In May, Jagdeo had disclosed that CRFGL had advised they were “having a hard time doing the BOOT Contract and they want to shift to an EPC plus financing, where the government finances the project and they will be the contractors.” The suggested model of financing by CRFGL was not in compliance with the terms under which the company bid for the project. Jagdeo had said “they simply can’t raise financing,” when asked about the challenges in the negotiations. The project would have cost roughly US$1 billion. Since last November government has been in negotiations on the project, which has been on and off its agenda for over 15 years.
“The last six months we have been struggling to reach an agreement. We will have to give a deadline and cancel if they can’t proceed with the original model…The tender was about Build, Own, Operate, Transfer, not a EPC Plus finance model…so we may have a setback on that,” Jagdeo said in May during a press conference.

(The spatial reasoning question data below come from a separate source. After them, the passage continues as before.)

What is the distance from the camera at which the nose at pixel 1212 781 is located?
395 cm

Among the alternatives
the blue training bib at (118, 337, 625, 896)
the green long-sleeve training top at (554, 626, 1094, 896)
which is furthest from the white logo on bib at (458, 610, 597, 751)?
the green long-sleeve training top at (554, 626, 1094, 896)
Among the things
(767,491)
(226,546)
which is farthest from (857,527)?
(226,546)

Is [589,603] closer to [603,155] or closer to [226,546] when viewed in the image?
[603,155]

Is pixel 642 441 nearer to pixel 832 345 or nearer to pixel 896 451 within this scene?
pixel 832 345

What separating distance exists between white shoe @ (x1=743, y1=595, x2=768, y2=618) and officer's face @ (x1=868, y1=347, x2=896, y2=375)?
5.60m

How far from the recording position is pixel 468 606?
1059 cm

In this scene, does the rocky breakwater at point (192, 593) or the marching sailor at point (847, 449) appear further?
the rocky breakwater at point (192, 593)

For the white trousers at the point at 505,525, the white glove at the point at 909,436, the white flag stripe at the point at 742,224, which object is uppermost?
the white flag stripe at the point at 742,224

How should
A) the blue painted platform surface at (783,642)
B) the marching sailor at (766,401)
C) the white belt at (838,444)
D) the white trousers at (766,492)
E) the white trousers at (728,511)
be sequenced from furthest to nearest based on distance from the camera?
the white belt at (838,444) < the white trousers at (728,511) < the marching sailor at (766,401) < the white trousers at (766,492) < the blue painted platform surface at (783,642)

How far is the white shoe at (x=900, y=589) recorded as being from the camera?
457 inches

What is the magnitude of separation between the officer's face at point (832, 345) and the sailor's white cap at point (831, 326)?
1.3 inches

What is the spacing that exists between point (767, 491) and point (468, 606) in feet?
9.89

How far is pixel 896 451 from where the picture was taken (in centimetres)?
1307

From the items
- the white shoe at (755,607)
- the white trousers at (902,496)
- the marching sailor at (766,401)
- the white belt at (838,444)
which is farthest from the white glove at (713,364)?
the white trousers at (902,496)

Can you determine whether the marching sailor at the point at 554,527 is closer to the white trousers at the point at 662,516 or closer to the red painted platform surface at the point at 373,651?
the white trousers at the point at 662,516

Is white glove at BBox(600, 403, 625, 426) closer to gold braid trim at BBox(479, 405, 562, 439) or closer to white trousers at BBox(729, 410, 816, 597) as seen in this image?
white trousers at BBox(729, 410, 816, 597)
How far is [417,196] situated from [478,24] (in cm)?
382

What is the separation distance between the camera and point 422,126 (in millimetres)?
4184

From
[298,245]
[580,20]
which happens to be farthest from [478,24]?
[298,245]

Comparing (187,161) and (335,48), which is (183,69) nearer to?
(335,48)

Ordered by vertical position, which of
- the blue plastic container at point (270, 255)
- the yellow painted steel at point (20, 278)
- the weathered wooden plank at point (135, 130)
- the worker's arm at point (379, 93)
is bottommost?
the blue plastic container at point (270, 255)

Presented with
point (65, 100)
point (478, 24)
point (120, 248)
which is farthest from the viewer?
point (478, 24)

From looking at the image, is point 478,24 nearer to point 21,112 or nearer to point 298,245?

Jagdeo responded in the negative when asked if there are considerations to engage the second most competitive bidder, stating that that bidder proposed a higher retail selling figure per kilowatt per hour – US 9.9 cents. CRFGL, in their bid, proposed to sell electricity to the government at US$0.07737 per kWh. With the gas to energy project set to come on stream some years from now, Jagdeo said it would not be feasible to lock in an agreement to purchase electricity higher than US 6 to 7 cents per kilowatt hour. He stated that when the project was initially conceptualised and undertaken by Sithe Global, a subsidiary of Blackstone, government was prepared then to purchase electricity at US 10 cents per kilowatt per hour since Guyana was generating electricity at twice that cost.
At the May press conference, Jagdeo, when questioned on whether government is prepared to engage in an EPC financing model should they return to tender, said there has been no consideration regarding the utility of that model and extensive discussions will have to be undertaken before a commitment can be made. The contention then was that the BOOT model chosen for the construction of the AFHP was well thought out since government did not want to incur any debt. Under the BOOT arrangement, CRGL would have operated the project for twenty years before transferring it to government. CRGL was awarded the contract on Cabinet’s no-objection after being deemed the “most capable partner” for the project.
Jagdeo last November had said “Amaila still remains the best option for meeting baseload renewable energy for Guyana. That is the only way you can decarbonise, so the only way to achieve renewable energy is through the construction of the hydropower,” while making reference to a Norway study done after the former David Granger-led administration took office. He explained that despite the delays and shelving of the project by the APNU+AFC coalition-led government in 2015, Guyana stood to benefit from a better deal. According to Jagdeo, in the initial deal, electricity would have been purchased at US 10 cents per kWh, but under the new deal GPL will be purchasing electricity at US 7 cents per kWh or lower. The hydro project, previously pegged at US$858.1 million, was the pre-2015 PPP/C government flagship project. However, then opposition A Partnership for National Unity (APNU) and the Alliance For Change (AFC) used their joint one-seat majority to effectively halt the project. Once in government in 2015, the APNU+AFC coalition scrapped the project, citing costs and other concerns, while signalling that it was focusing on an energy mix with natural gas as a prime component.